10. The Old World Empires

10.7 Byzantium and Islam: the religious empires

In 410 AD, Alaric and his Goths plundered Rome. This is considered to be the end of Rome but there is no comparison between this sack and that suffered by Peking, which was laid waste by the Nomad. The Roman Empire was reconstituted thereafter into the two successor states of Byzantium and Persia, while the western part was lost to Barbarians (fig. 10.32).


Figure 10.32. Persia was a Nomad empire. Byzantium and Persia fought bitterly and weakened each other to such a point that Persia easily fell prey to the Nomad Arabs, after their conversion to Islam.

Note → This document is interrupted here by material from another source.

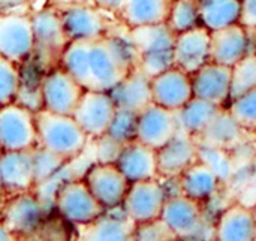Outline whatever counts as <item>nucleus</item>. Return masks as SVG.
<instances>
[{"label":"nucleus","instance_id":"nucleus-29","mask_svg":"<svg viewBox=\"0 0 256 241\" xmlns=\"http://www.w3.org/2000/svg\"><path fill=\"white\" fill-rule=\"evenodd\" d=\"M220 108L222 106L216 104L194 96L183 108L176 111L178 129L195 138H200V135L207 129Z\"/></svg>","mask_w":256,"mask_h":241},{"label":"nucleus","instance_id":"nucleus-19","mask_svg":"<svg viewBox=\"0 0 256 241\" xmlns=\"http://www.w3.org/2000/svg\"><path fill=\"white\" fill-rule=\"evenodd\" d=\"M116 164L130 183L160 177L158 150L138 140L122 146Z\"/></svg>","mask_w":256,"mask_h":241},{"label":"nucleus","instance_id":"nucleus-1","mask_svg":"<svg viewBox=\"0 0 256 241\" xmlns=\"http://www.w3.org/2000/svg\"><path fill=\"white\" fill-rule=\"evenodd\" d=\"M90 88L110 92L138 66L130 36H104L90 44Z\"/></svg>","mask_w":256,"mask_h":241},{"label":"nucleus","instance_id":"nucleus-14","mask_svg":"<svg viewBox=\"0 0 256 241\" xmlns=\"http://www.w3.org/2000/svg\"><path fill=\"white\" fill-rule=\"evenodd\" d=\"M212 62V30L198 26L178 33L174 45V63L188 74H195Z\"/></svg>","mask_w":256,"mask_h":241},{"label":"nucleus","instance_id":"nucleus-40","mask_svg":"<svg viewBox=\"0 0 256 241\" xmlns=\"http://www.w3.org/2000/svg\"><path fill=\"white\" fill-rule=\"evenodd\" d=\"M244 194H250L252 195V202H250V207H252V204L255 202L256 200V153L255 156H254L252 165H250V174L248 177V186L243 190V195Z\"/></svg>","mask_w":256,"mask_h":241},{"label":"nucleus","instance_id":"nucleus-39","mask_svg":"<svg viewBox=\"0 0 256 241\" xmlns=\"http://www.w3.org/2000/svg\"><path fill=\"white\" fill-rule=\"evenodd\" d=\"M240 22L252 34H256V0H243Z\"/></svg>","mask_w":256,"mask_h":241},{"label":"nucleus","instance_id":"nucleus-45","mask_svg":"<svg viewBox=\"0 0 256 241\" xmlns=\"http://www.w3.org/2000/svg\"><path fill=\"white\" fill-rule=\"evenodd\" d=\"M252 212H254V216H255V220H256V200H255V202L252 204Z\"/></svg>","mask_w":256,"mask_h":241},{"label":"nucleus","instance_id":"nucleus-42","mask_svg":"<svg viewBox=\"0 0 256 241\" xmlns=\"http://www.w3.org/2000/svg\"><path fill=\"white\" fill-rule=\"evenodd\" d=\"M6 240H15V236L3 225V222L0 220V241Z\"/></svg>","mask_w":256,"mask_h":241},{"label":"nucleus","instance_id":"nucleus-11","mask_svg":"<svg viewBox=\"0 0 256 241\" xmlns=\"http://www.w3.org/2000/svg\"><path fill=\"white\" fill-rule=\"evenodd\" d=\"M84 180L93 195L106 210L122 207L130 188V182L116 162H96L88 168Z\"/></svg>","mask_w":256,"mask_h":241},{"label":"nucleus","instance_id":"nucleus-31","mask_svg":"<svg viewBox=\"0 0 256 241\" xmlns=\"http://www.w3.org/2000/svg\"><path fill=\"white\" fill-rule=\"evenodd\" d=\"M90 44L86 40H72L60 57V66L86 88H90Z\"/></svg>","mask_w":256,"mask_h":241},{"label":"nucleus","instance_id":"nucleus-16","mask_svg":"<svg viewBox=\"0 0 256 241\" xmlns=\"http://www.w3.org/2000/svg\"><path fill=\"white\" fill-rule=\"evenodd\" d=\"M178 132V123L176 111H171L158 104L148 105L138 114V132L136 140L153 147L162 148Z\"/></svg>","mask_w":256,"mask_h":241},{"label":"nucleus","instance_id":"nucleus-30","mask_svg":"<svg viewBox=\"0 0 256 241\" xmlns=\"http://www.w3.org/2000/svg\"><path fill=\"white\" fill-rule=\"evenodd\" d=\"M243 0H200L201 24L208 30H219L240 22Z\"/></svg>","mask_w":256,"mask_h":241},{"label":"nucleus","instance_id":"nucleus-10","mask_svg":"<svg viewBox=\"0 0 256 241\" xmlns=\"http://www.w3.org/2000/svg\"><path fill=\"white\" fill-rule=\"evenodd\" d=\"M36 50L32 15L0 14V54L15 63L26 62Z\"/></svg>","mask_w":256,"mask_h":241},{"label":"nucleus","instance_id":"nucleus-37","mask_svg":"<svg viewBox=\"0 0 256 241\" xmlns=\"http://www.w3.org/2000/svg\"><path fill=\"white\" fill-rule=\"evenodd\" d=\"M228 110L244 129L249 132L256 130V88L231 99Z\"/></svg>","mask_w":256,"mask_h":241},{"label":"nucleus","instance_id":"nucleus-34","mask_svg":"<svg viewBox=\"0 0 256 241\" xmlns=\"http://www.w3.org/2000/svg\"><path fill=\"white\" fill-rule=\"evenodd\" d=\"M256 88V52H249L232 66L231 99ZM230 99V100H231Z\"/></svg>","mask_w":256,"mask_h":241},{"label":"nucleus","instance_id":"nucleus-28","mask_svg":"<svg viewBox=\"0 0 256 241\" xmlns=\"http://www.w3.org/2000/svg\"><path fill=\"white\" fill-rule=\"evenodd\" d=\"M180 182L183 195L201 202L212 200L222 184L218 174L200 159L180 176Z\"/></svg>","mask_w":256,"mask_h":241},{"label":"nucleus","instance_id":"nucleus-32","mask_svg":"<svg viewBox=\"0 0 256 241\" xmlns=\"http://www.w3.org/2000/svg\"><path fill=\"white\" fill-rule=\"evenodd\" d=\"M166 24L177 34L201 26L200 0H174Z\"/></svg>","mask_w":256,"mask_h":241},{"label":"nucleus","instance_id":"nucleus-2","mask_svg":"<svg viewBox=\"0 0 256 241\" xmlns=\"http://www.w3.org/2000/svg\"><path fill=\"white\" fill-rule=\"evenodd\" d=\"M36 128L38 147L66 162L75 159L90 138L74 116L51 112L45 108L36 111Z\"/></svg>","mask_w":256,"mask_h":241},{"label":"nucleus","instance_id":"nucleus-43","mask_svg":"<svg viewBox=\"0 0 256 241\" xmlns=\"http://www.w3.org/2000/svg\"><path fill=\"white\" fill-rule=\"evenodd\" d=\"M8 192H6V188H4V184H3V180H2V174H0V204L3 202V200H4V195H6Z\"/></svg>","mask_w":256,"mask_h":241},{"label":"nucleus","instance_id":"nucleus-26","mask_svg":"<svg viewBox=\"0 0 256 241\" xmlns=\"http://www.w3.org/2000/svg\"><path fill=\"white\" fill-rule=\"evenodd\" d=\"M80 238L82 240H134L136 224L122 210L120 216L106 210L96 220L80 225Z\"/></svg>","mask_w":256,"mask_h":241},{"label":"nucleus","instance_id":"nucleus-27","mask_svg":"<svg viewBox=\"0 0 256 241\" xmlns=\"http://www.w3.org/2000/svg\"><path fill=\"white\" fill-rule=\"evenodd\" d=\"M174 0H124L117 15L129 27L162 24L168 21Z\"/></svg>","mask_w":256,"mask_h":241},{"label":"nucleus","instance_id":"nucleus-7","mask_svg":"<svg viewBox=\"0 0 256 241\" xmlns=\"http://www.w3.org/2000/svg\"><path fill=\"white\" fill-rule=\"evenodd\" d=\"M86 87L62 66L46 72L39 84L40 108L51 112L72 116Z\"/></svg>","mask_w":256,"mask_h":241},{"label":"nucleus","instance_id":"nucleus-3","mask_svg":"<svg viewBox=\"0 0 256 241\" xmlns=\"http://www.w3.org/2000/svg\"><path fill=\"white\" fill-rule=\"evenodd\" d=\"M129 36L138 51V68L148 76L153 78L176 66L174 45L177 33L166 22L129 28Z\"/></svg>","mask_w":256,"mask_h":241},{"label":"nucleus","instance_id":"nucleus-25","mask_svg":"<svg viewBox=\"0 0 256 241\" xmlns=\"http://www.w3.org/2000/svg\"><path fill=\"white\" fill-rule=\"evenodd\" d=\"M246 132L249 130L244 129L234 118L230 110L222 106L216 114V117L212 120V123L207 126V129L196 140L201 144H207L231 152L243 144Z\"/></svg>","mask_w":256,"mask_h":241},{"label":"nucleus","instance_id":"nucleus-33","mask_svg":"<svg viewBox=\"0 0 256 241\" xmlns=\"http://www.w3.org/2000/svg\"><path fill=\"white\" fill-rule=\"evenodd\" d=\"M200 160L207 164L219 177V180L224 183H228L232 180L234 176V164L232 158L230 156V150L201 144L200 142V153H198Z\"/></svg>","mask_w":256,"mask_h":241},{"label":"nucleus","instance_id":"nucleus-23","mask_svg":"<svg viewBox=\"0 0 256 241\" xmlns=\"http://www.w3.org/2000/svg\"><path fill=\"white\" fill-rule=\"evenodd\" d=\"M110 94L117 108L140 114L153 104L152 76L136 66L114 88L110 90Z\"/></svg>","mask_w":256,"mask_h":241},{"label":"nucleus","instance_id":"nucleus-24","mask_svg":"<svg viewBox=\"0 0 256 241\" xmlns=\"http://www.w3.org/2000/svg\"><path fill=\"white\" fill-rule=\"evenodd\" d=\"M214 240H256V220L252 207L238 201L222 212L214 225Z\"/></svg>","mask_w":256,"mask_h":241},{"label":"nucleus","instance_id":"nucleus-17","mask_svg":"<svg viewBox=\"0 0 256 241\" xmlns=\"http://www.w3.org/2000/svg\"><path fill=\"white\" fill-rule=\"evenodd\" d=\"M252 33L236 22L228 27L212 32V62L232 68L244 56L254 52L250 48Z\"/></svg>","mask_w":256,"mask_h":241},{"label":"nucleus","instance_id":"nucleus-5","mask_svg":"<svg viewBox=\"0 0 256 241\" xmlns=\"http://www.w3.org/2000/svg\"><path fill=\"white\" fill-rule=\"evenodd\" d=\"M54 204L58 214L76 226L87 225L106 212L84 178L63 183L56 192Z\"/></svg>","mask_w":256,"mask_h":241},{"label":"nucleus","instance_id":"nucleus-20","mask_svg":"<svg viewBox=\"0 0 256 241\" xmlns=\"http://www.w3.org/2000/svg\"><path fill=\"white\" fill-rule=\"evenodd\" d=\"M200 142L195 136L178 129L177 135L158 150L160 177H180L200 158Z\"/></svg>","mask_w":256,"mask_h":241},{"label":"nucleus","instance_id":"nucleus-9","mask_svg":"<svg viewBox=\"0 0 256 241\" xmlns=\"http://www.w3.org/2000/svg\"><path fill=\"white\" fill-rule=\"evenodd\" d=\"M116 112L117 105L110 92L86 88L72 116L90 138L100 140L106 135Z\"/></svg>","mask_w":256,"mask_h":241},{"label":"nucleus","instance_id":"nucleus-22","mask_svg":"<svg viewBox=\"0 0 256 241\" xmlns=\"http://www.w3.org/2000/svg\"><path fill=\"white\" fill-rule=\"evenodd\" d=\"M33 33L36 50L45 52L46 56H57L58 62L62 52L69 44V39L64 33L60 10L45 8L32 15Z\"/></svg>","mask_w":256,"mask_h":241},{"label":"nucleus","instance_id":"nucleus-13","mask_svg":"<svg viewBox=\"0 0 256 241\" xmlns=\"http://www.w3.org/2000/svg\"><path fill=\"white\" fill-rule=\"evenodd\" d=\"M102 10L105 9L92 8L84 3H74L60 9L63 28L69 42H93L106 36L108 22Z\"/></svg>","mask_w":256,"mask_h":241},{"label":"nucleus","instance_id":"nucleus-6","mask_svg":"<svg viewBox=\"0 0 256 241\" xmlns=\"http://www.w3.org/2000/svg\"><path fill=\"white\" fill-rule=\"evenodd\" d=\"M164 222L171 228L177 238L183 240H204L210 226L204 216L202 202L186 195H176L166 200L162 216Z\"/></svg>","mask_w":256,"mask_h":241},{"label":"nucleus","instance_id":"nucleus-35","mask_svg":"<svg viewBox=\"0 0 256 241\" xmlns=\"http://www.w3.org/2000/svg\"><path fill=\"white\" fill-rule=\"evenodd\" d=\"M138 132V112L117 108V112L108 128L106 136L123 146L136 140Z\"/></svg>","mask_w":256,"mask_h":241},{"label":"nucleus","instance_id":"nucleus-15","mask_svg":"<svg viewBox=\"0 0 256 241\" xmlns=\"http://www.w3.org/2000/svg\"><path fill=\"white\" fill-rule=\"evenodd\" d=\"M152 94L154 104L178 111L195 96L192 75L172 66L152 78Z\"/></svg>","mask_w":256,"mask_h":241},{"label":"nucleus","instance_id":"nucleus-21","mask_svg":"<svg viewBox=\"0 0 256 241\" xmlns=\"http://www.w3.org/2000/svg\"><path fill=\"white\" fill-rule=\"evenodd\" d=\"M0 174L8 194L32 190L38 183L33 150L2 152Z\"/></svg>","mask_w":256,"mask_h":241},{"label":"nucleus","instance_id":"nucleus-46","mask_svg":"<svg viewBox=\"0 0 256 241\" xmlns=\"http://www.w3.org/2000/svg\"><path fill=\"white\" fill-rule=\"evenodd\" d=\"M2 152H3V150H2V147H0V153H2Z\"/></svg>","mask_w":256,"mask_h":241},{"label":"nucleus","instance_id":"nucleus-44","mask_svg":"<svg viewBox=\"0 0 256 241\" xmlns=\"http://www.w3.org/2000/svg\"><path fill=\"white\" fill-rule=\"evenodd\" d=\"M21 2H24V0H6L8 4H18V3H21Z\"/></svg>","mask_w":256,"mask_h":241},{"label":"nucleus","instance_id":"nucleus-8","mask_svg":"<svg viewBox=\"0 0 256 241\" xmlns=\"http://www.w3.org/2000/svg\"><path fill=\"white\" fill-rule=\"evenodd\" d=\"M44 218V206L32 190L14 194L0 212V220L15 238L33 236L40 228Z\"/></svg>","mask_w":256,"mask_h":241},{"label":"nucleus","instance_id":"nucleus-38","mask_svg":"<svg viewBox=\"0 0 256 241\" xmlns=\"http://www.w3.org/2000/svg\"><path fill=\"white\" fill-rule=\"evenodd\" d=\"M176 234L171 231V228L164 222L162 218L138 224L134 240H176Z\"/></svg>","mask_w":256,"mask_h":241},{"label":"nucleus","instance_id":"nucleus-41","mask_svg":"<svg viewBox=\"0 0 256 241\" xmlns=\"http://www.w3.org/2000/svg\"><path fill=\"white\" fill-rule=\"evenodd\" d=\"M99 8H102V9H105V10H108V12H114V14H117L118 10H120V8H122V4H123V2L124 0H93Z\"/></svg>","mask_w":256,"mask_h":241},{"label":"nucleus","instance_id":"nucleus-12","mask_svg":"<svg viewBox=\"0 0 256 241\" xmlns=\"http://www.w3.org/2000/svg\"><path fill=\"white\" fill-rule=\"evenodd\" d=\"M166 194L159 178L130 183V188L122 204L124 213L138 225L159 219L162 216Z\"/></svg>","mask_w":256,"mask_h":241},{"label":"nucleus","instance_id":"nucleus-36","mask_svg":"<svg viewBox=\"0 0 256 241\" xmlns=\"http://www.w3.org/2000/svg\"><path fill=\"white\" fill-rule=\"evenodd\" d=\"M21 90L18 63L0 54V106L16 100Z\"/></svg>","mask_w":256,"mask_h":241},{"label":"nucleus","instance_id":"nucleus-18","mask_svg":"<svg viewBox=\"0 0 256 241\" xmlns=\"http://www.w3.org/2000/svg\"><path fill=\"white\" fill-rule=\"evenodd\" d=\"M232 68L208 62L200 70L192 74L194 94L219 106H225L231 99Z\"/></svg>","mask_w":256,"mask_h":241},{"label":"nucleus","instance_id":"nucleus-4","mask_svg":"<svg viewBox=\"0 0 256 241\" xmlns=\"http://www.w3.org/2000/svg\"><path fill=\"white\" fill-rule=\"evenodd\" d=\"M0 147L3 152L38 147L36 111L16 102L0 106Z\"/></svg>","mask_w":256,"mask_h":241}]
</instances>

During a millenary, the Byzantine Empire was the only organized, strong and lawful entity existing on earth, where people of diverse origins could strive in dignity. This dignity as human beings was supported by the Orthodox Faith that claimed the uniqueness of every single human being in the eyes of God. The difficulty of the Orthodox Empire in civilizing barbarians by action at the spiritual level was that acceptance of the Orthodox faith meant political submission to the Basileus. The Semitic Arabs elaborated another version of the message of Christ, Islam, on which they relied to conquer the Empire.

The colonial Empire (fig. 10.33) initiated by Mohammed succeeded in controlling the Berbers but was arrested in its march towards the East by Chinese armies in the Fergana, in 715 AD. Also, Islam failed before Byzantium in 717 and again in 739. Finally, their conquest of contending Neolithic tribes was halted in France at Poitiers, in 732 AD.


Figure 10.33. The colonial Empire

The independent Germans were able to develop an original Neolithic culture sustained by a high religion and irradiated by Islamic and Byzantine civilizations. This original European culture was able to develop because Byzantium protected Europe during 500 years from the destructive incursions of Nomads.